UN Women is an independent entity that received $556.3 million from government partners and private donors in 2021. Over 98 percent of those donations were voluntary (contributions that U.N. member states can make in addition to their mandatory contributions to the U.N. budget). Since its establishment in 2010, the organization has been “mainly funded by government partners committed to making gender equality and women’s empowerment a global priority.” Sweden, Finland, Norway, Canada, Germany, Switzerland, Australia, Japan, the United Kingdom, and the United States are top contributors to UN Women, to help the organization drive “the global agenda for . . . women’s empowerment,” and the United States even increased its contribution in 2021. Notable private donors were the Bill and Melinda Gates Foundation, De Beers PLC, the BHP Billiton Foundation, American Eagle Outfitters, the Ford Foundation, Getty Images, Google Inc., Johnson & Johnson, L’Oréal, Mary Kay, Microsoft, and McKinsey & Company, though many more American corporations donated.

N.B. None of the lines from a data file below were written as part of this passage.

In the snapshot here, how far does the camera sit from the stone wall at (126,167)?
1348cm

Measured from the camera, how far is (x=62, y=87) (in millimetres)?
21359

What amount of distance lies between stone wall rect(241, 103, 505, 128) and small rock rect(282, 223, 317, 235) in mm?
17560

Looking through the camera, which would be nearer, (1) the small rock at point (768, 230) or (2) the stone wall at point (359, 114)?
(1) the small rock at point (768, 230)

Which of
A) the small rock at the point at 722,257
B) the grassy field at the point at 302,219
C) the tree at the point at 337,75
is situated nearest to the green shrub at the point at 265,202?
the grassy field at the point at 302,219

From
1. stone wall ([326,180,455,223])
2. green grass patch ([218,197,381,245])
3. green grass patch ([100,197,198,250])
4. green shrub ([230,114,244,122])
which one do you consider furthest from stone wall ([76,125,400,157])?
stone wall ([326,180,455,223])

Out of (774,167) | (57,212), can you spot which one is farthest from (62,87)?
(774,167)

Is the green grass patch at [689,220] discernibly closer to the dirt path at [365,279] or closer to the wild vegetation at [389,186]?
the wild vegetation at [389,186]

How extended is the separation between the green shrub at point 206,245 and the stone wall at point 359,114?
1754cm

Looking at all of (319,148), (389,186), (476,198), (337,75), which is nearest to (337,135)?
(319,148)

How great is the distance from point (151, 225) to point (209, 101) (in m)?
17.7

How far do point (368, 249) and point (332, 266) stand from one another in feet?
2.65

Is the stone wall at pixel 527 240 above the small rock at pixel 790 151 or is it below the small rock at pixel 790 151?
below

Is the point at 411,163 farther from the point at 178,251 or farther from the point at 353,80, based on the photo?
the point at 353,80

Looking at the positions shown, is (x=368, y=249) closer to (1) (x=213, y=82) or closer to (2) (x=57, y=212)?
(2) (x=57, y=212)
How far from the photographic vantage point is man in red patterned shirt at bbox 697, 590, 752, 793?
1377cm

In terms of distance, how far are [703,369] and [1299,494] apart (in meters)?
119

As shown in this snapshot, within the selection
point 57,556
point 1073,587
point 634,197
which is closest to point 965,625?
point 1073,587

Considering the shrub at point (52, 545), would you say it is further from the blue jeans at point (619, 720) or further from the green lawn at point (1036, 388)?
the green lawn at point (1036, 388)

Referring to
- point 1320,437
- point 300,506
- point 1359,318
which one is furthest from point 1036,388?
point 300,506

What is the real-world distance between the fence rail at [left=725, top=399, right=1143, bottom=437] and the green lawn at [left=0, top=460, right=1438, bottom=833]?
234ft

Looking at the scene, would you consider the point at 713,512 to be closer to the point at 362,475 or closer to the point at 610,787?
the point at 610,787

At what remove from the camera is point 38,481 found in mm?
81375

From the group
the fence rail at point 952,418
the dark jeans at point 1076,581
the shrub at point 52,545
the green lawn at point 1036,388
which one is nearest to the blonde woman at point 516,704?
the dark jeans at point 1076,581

UN Women isn’t a pointless organization, with its million-dollar aid designations and power to speak on behalf of the international community of women. UN Women has decried woman-hating terrorist organizations before; for the first time, UN Women ousted from its Commission on the Status of Women the Islamic Republic of Iran last year. The “gender apartheid” state had no right to participate in a body that protects women’s rights, activists said.

But when it comes to Israel, the women apparently are empowered enough. UN Women posted a rather regal video of Nicole Kidman last year, telling the world to “play your role in ending violence against women.” The organization should listen to that advice.